→ Stated goal 1:
According to the essay on the Booker Prize below, why does the writer hold the Booker in special regard when no other book award carries that significance? Answer in one to three sentences.

→ Source document:
## BEGIN

I’ve always loved the Booker Prize, and tried to read as many nominees as possible. You could say it’s always been my favorite literary prize.
My annual goal is always to read the whole of the Booker longlist before the winner is announced. I never achieve that goal, but then the purpose of goals like that is aspiration. Why do I have this reverence for the Booker when I don’t attach any special significance to any other book award? The answer is that the Booker is inextricably tied up with my personal ‘Golden Age’ of reading, the time I woke up to the joys of reading for more than simple distraction.
As background, you should know that in secondary school in Ireland I devoured every book about WWII and Vietnam I could find, dipped into the usual science-fiction and fantasy classics (2001, The Lord of the Rings, etc.) and regurgitated the accepted interpretations of The Great Gatsby and The Old Man and the Sea for my final exams. I wasn’t a particularly good English student, but I enjoyed stories. After graduation, lacking any clear idea of what I wanted to do with my life and scratching the itch to travel, I moved to the north of England for college.
What I lacked in the way of intellectual stimulation from my classes (business and computers –- Hey, it was the end of the 1980s, greed was good, and computers were the thing to study!), I found on the shelves of the local WHSmith and in the discussions on The Late Show. Before you snigger too much, consider that I came from a small town without a bookstore. Discovering writers like Pynchon — then in the news with his ‘comeback’ novel Vineland — Eco and Rushdie, seemed to take the tropes of my escapist teenage reading and transform them into the social commentary of “real” literature.

## END

→ Stated goal 2:
Work out how many lines of the records below contain the string "viewpoint", and give only that number.

(Extracted data entries)
## BEGIN

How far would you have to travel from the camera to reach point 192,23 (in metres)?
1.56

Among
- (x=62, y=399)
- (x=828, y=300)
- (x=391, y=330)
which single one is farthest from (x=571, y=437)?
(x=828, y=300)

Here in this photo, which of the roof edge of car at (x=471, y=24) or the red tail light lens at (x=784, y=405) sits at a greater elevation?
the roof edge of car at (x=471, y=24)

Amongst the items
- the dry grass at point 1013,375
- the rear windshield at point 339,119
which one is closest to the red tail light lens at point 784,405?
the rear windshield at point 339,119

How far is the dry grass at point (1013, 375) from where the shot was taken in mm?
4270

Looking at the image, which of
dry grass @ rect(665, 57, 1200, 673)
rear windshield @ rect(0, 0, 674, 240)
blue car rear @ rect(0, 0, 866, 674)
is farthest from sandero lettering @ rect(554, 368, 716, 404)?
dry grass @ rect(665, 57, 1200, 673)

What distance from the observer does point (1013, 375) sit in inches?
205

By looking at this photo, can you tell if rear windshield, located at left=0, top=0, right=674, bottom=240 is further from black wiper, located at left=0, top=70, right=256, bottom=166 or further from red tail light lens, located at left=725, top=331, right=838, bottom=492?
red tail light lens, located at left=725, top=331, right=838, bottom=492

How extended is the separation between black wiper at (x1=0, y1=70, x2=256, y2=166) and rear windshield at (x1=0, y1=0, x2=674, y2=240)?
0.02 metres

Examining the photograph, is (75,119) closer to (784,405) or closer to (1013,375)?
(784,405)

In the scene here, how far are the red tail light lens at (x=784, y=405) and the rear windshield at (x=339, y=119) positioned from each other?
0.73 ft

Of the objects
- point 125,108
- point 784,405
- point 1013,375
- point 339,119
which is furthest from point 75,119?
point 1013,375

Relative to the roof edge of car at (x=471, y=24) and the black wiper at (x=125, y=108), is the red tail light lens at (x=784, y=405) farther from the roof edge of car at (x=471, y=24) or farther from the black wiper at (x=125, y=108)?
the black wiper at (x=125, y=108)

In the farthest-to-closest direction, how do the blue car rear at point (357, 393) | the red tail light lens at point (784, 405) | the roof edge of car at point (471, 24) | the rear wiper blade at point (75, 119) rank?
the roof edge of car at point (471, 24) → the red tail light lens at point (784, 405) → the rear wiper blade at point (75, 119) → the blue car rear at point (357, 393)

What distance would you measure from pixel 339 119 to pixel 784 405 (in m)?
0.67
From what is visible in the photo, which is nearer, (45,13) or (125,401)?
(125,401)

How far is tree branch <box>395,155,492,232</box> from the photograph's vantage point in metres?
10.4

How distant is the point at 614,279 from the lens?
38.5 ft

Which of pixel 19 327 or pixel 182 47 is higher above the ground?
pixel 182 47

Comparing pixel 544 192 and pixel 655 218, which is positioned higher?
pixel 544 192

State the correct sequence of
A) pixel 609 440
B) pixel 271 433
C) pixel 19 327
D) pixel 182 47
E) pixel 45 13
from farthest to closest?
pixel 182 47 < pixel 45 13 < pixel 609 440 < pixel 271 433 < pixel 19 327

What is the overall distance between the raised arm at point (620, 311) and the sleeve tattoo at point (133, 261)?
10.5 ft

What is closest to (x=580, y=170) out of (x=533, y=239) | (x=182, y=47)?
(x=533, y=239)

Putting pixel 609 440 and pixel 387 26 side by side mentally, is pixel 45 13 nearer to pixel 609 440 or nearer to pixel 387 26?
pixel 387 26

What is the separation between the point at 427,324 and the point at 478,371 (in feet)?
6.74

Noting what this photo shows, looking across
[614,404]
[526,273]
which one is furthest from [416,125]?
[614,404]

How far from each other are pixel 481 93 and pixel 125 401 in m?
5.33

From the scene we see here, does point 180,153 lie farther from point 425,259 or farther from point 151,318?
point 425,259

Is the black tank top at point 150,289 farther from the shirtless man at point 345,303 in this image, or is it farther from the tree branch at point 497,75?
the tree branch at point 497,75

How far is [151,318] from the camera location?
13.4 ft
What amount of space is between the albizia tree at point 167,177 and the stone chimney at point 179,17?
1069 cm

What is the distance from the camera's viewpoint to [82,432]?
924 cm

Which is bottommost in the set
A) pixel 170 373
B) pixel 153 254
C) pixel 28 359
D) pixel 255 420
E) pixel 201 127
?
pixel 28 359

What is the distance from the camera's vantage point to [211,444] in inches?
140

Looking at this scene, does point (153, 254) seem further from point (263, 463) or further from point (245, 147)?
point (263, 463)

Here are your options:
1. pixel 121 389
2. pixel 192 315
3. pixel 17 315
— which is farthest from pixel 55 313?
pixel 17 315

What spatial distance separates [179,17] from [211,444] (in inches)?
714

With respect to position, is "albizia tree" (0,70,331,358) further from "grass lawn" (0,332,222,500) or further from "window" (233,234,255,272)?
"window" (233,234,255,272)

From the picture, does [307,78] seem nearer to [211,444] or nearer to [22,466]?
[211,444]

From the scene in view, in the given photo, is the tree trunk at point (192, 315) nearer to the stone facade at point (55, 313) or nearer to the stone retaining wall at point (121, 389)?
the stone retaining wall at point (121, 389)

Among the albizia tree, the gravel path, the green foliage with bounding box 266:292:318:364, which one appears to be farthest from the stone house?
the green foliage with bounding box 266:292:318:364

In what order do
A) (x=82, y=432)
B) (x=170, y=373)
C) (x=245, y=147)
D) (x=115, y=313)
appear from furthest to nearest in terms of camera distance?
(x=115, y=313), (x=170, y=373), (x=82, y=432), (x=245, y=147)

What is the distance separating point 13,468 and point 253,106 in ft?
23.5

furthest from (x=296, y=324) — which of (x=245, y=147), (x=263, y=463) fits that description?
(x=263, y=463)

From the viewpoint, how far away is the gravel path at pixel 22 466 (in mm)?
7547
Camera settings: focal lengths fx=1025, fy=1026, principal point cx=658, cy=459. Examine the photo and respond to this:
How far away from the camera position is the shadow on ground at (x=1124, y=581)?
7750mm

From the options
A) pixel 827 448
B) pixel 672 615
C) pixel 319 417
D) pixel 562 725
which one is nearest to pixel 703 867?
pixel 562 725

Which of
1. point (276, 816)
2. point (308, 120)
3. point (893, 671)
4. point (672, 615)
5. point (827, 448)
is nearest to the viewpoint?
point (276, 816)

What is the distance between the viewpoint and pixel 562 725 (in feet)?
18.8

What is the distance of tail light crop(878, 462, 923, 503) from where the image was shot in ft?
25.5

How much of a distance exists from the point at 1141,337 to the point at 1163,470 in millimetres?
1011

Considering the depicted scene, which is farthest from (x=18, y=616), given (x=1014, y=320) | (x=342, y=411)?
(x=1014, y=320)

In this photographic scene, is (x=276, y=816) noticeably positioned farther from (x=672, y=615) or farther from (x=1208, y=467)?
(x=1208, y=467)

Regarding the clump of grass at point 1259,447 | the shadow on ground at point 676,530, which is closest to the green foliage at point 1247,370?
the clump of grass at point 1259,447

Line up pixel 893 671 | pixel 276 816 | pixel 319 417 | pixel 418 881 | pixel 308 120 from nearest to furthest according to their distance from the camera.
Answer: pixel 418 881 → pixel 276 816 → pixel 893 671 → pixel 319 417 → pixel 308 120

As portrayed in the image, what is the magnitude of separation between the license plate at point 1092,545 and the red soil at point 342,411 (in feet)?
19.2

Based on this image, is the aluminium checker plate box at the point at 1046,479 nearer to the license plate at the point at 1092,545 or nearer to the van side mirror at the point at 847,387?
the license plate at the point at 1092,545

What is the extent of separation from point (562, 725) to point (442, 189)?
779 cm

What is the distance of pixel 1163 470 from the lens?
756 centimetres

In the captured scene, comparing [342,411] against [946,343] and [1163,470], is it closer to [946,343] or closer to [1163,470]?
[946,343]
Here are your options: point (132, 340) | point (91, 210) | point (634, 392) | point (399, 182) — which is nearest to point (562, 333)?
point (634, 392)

## END

→ Full solution 1:
The Booker is inextricably tied up with the writer's personal "Golden Age" of reading. That was the period when the writer woke up to the joys of reading for more than simple distraction.

→ Full solution 2:
4